What makes it so hard to get to practice yoga? I mean, what is hard about getting to the mat? It seems simple enough.... roll out the mat and practice. Or even simpler, forego the mat and just practice! And yet, it seems more complex than that.
Prior to taking a public class, I sporadically practiced at home with a DVD. At that time, it just seemed like stretching; there was no community, no real teacher who could help me learn and grow with eyes and hands on, no philosophy shared, just the poses. I didn’t know it then, but the heart of yoga was missing and it wasn’t really exciting. Thus, I’m not sure I was all that interested in getting to the mat. Perhaps I wasn’t ready.
When I decided I wanted to take a public class, I attended with a friend. I was scared. Having been a fitness instructor for fourteen years at the time, I felt I had to “perform” well in the class. I think I feared that not doing well (whatever that means) would demonstrate my inadequacies in the fitness realm. Thanks to my friend, I made it to class and loved it! I felt truly relaxed and calm, something I hadn’t really felt before. I couldn’t wait to go back! I started practicing regularly from that day forward.
Now, after practicing for years, I’ve noticed the challenge is different than it was. In the early days after that first class, it was new and exciting and with my curiosity peaked, I enthusiastically attended classes, never once having to motivate myself to hit the mat.

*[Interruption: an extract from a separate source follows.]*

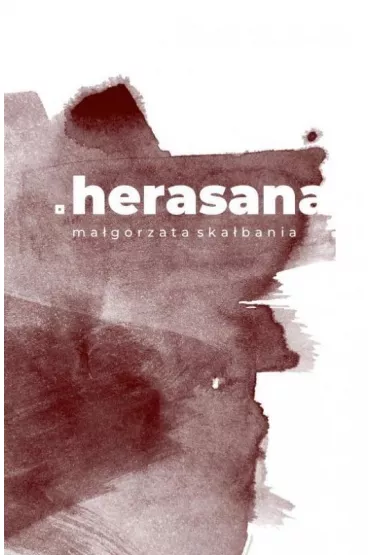 Herasana - Ma�gorzata  Ska�bania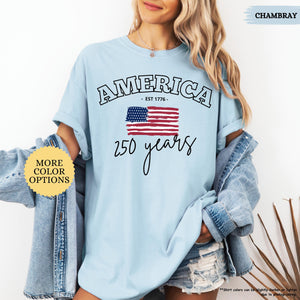 Comfort Colors America 250 Years Shirt 4th Of July Shirt American Flag Shirt Celebrate 250th Anniversary Shirt Patriotic Gift Shirt 1782096485829.jpg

And then something shifted. Something both troublesome and amazing at the same time. Yoga became work. Some of this work is the expected effort needed both for the physicality of asana practice and for the energy growth and shifts can require. But I have come to notice the real culprit, at least for now, seems to be an attachment to a result, or way of being, practicing, moving, etc..... almost a whole new image as a yoga teacher that needs to be maintained and fueled. Of course, this is the ego coupled with attachment showing up on the mat and even on my way to the mat. A desire to be able to do all of the poses well and practice for hours every single day, sometimes shows up and creates an imaginary obstacle course between me and my mat.
And so, I could try to fight this. That is, battle the ego and shame myself for attaching to results (especially in yoga), thus encouraging the continuation of this cycle. Or, I can lean in. I can embrace this part of myself that wants to be perfect, understanding that it often comes from an underlying fear of being inadequate and even unlovable. I can hold that part of myself with compassion and love. And then my whole body, my entire Being, softens. I feel less pressure to execute everything perfectly and instead I feel empowered. I feel empowered to align with my priorities, to enjoy my practice and the learning it brings. The interesting thing is, this shifts the journey to my mat from a complex course of inner obstacles to pure simplicity: just roll out the mat and notice what happens.